Deadlock Processing in Distributed Database System

Deadlock Processing in Distributed Database System

Global deadlock and wait graph

Conditions under which the deadlock occurs

In a distributed environment, due to the existence of influencing factors such as the uncertainty of communication delay, geographical distribution, and the high degree of sharing of resources and data, it is extremely difficult to prevent and detect deadlocks. In a distributed computing system, there are more than two processes executing concurrently, and each process is waiting for system resources occupied by other processes and cannot continue to run, which means that no process in the system can run (dead). Loop), which creates a deadlock.

If and only if the followingFour conditions are met simultaneouslyWhen the deadlock occurs:

  • Mutually exclusive. The same resource can be occupied by at most one process at the same time.

  • Possess and wait. There must be a process that occupies at least one resource in the system, and at the same time it is waiting to acquire resources occupied by other processes.

  • Inalienable. A process cannot deprive the resources occupied by other processes.

  • Wait in a loop. There is a cycle in the waiting graph.

Deadlock classification

  • Local deadlock : a deadlock that only occurs on one site
  • Global deadlock : deadlock involving multiple sites (that is, the waiting circle is composed of multiple sites)

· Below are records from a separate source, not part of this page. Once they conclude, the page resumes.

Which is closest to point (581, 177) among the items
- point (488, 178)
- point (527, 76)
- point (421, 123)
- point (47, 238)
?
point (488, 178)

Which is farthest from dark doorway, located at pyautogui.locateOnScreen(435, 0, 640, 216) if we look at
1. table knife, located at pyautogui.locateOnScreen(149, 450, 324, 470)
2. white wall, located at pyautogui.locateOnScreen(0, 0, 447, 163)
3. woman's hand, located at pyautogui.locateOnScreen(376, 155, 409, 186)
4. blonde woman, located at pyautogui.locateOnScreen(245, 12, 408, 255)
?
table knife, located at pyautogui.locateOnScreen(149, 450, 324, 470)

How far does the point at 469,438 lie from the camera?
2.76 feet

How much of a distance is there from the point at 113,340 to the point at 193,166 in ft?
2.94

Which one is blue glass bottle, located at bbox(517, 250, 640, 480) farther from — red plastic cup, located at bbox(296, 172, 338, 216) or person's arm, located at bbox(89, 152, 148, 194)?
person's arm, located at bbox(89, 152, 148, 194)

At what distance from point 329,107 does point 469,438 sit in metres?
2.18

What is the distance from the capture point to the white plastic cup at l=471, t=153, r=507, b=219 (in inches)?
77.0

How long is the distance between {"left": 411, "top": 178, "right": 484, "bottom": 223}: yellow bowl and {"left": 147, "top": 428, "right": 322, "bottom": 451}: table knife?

In the figure, the transaction T1at the site Aof the data xheld by a lock, but also on the site Bdata yrequest blockade, and the transaction T2at the site Bof the data yheld by a lock, but also on the site Adata xrequest blockade. In this way, mutual waiting is formed, and no one can continue to execute the two transactions. Since these two transactions are not in the same site, a global deadlock is caused.

Insert picture description here
AThe site T1holds the xlock and wants to ylock, the Bsite T2holds the ylock and wants to xlock, and waiting for each other causes a global deadlock.

Distributed databaseData redundancyIt will also increase the chance of deadlock when updating data. Because it is necessary to add rejection locks to all replicas when updating, each site containing replicas may wait for another transaction to release the lock, but each transaction can only be released after it is completely completed, thus causing a global deadlock.

Insert picture description here
Site A: store a copy of x and y, issue transaction T1: read(x),write(y)
Site B: store a copy of y and z, issue transaction T2: read(y),write(z)
Site C: store a copy of z, issue transaction T3:read(z),write(x)

Write operations must be locked to ensure

Site A: Hold x lock and want y lock
Site B: Hold y lock and want z lock
Site A: Hold z lock and want x lock

Concept expansion (lock)

What is a lock? What are the two types of locks?

Answer: The
lock is the most commonly used concurrency control mechanism. It is a means to prevent other transactions from accessing specified resources and achieve concurrency control.
Exclusive lock ( X写锁): When data is locked by writing, other transactions cannot read or write to the data ;
shared lock ( S读锁): When data is locked by reading, other transactions are allowed to read the data , but not written .

Waiting graph

  • A directed graph used to represent the mutual waiting relationship between transactions, which is a useful tool for analyzing deadlocks
  • Node represents transaction
  • A directed edge with an arrow indicates a "waiting" relationship
  • If the waiting graph has a loop, it means there is a deadlock

Waiting for image classification

  • 局部等待图(LWFG)
  • 全局等待图(GWFG)

Case study

Global wait graph ( GWFG)
Insert picture description here

T1 waits for T2 to release the shared lock on y(s)
T2 waits for T3 to release the shared lock on z(s)
T3 waits for T1 to release the shared lock on x(s)

In other words

  • T1 holds x lock and wants y lock (The T1 transaction can be completed when the two locks are obtained at the same time, and the x and y locks will be released.)
  • T2 holds y lock and wants z lock
  • T3 holding z lock wants x lock

1 to 6.3 assuming four transaction T1、T2、T3、T4waiting relation between follows;
T1->T2->T3->T4if T1 and T2 in the operation site 1, T3 and T4 runs on site 2, the local wait two sites as shown in FIG. FIG. Note: It is not comprehensive to find out the deadlock only by checking these two local wait graphs, because the deadlock is global. However, deadlocks can be easily found by checking the global waiting graph. To distinguish them, the waits between stations in the global waiting graph can be represented by dotted lines, as shown in the figure.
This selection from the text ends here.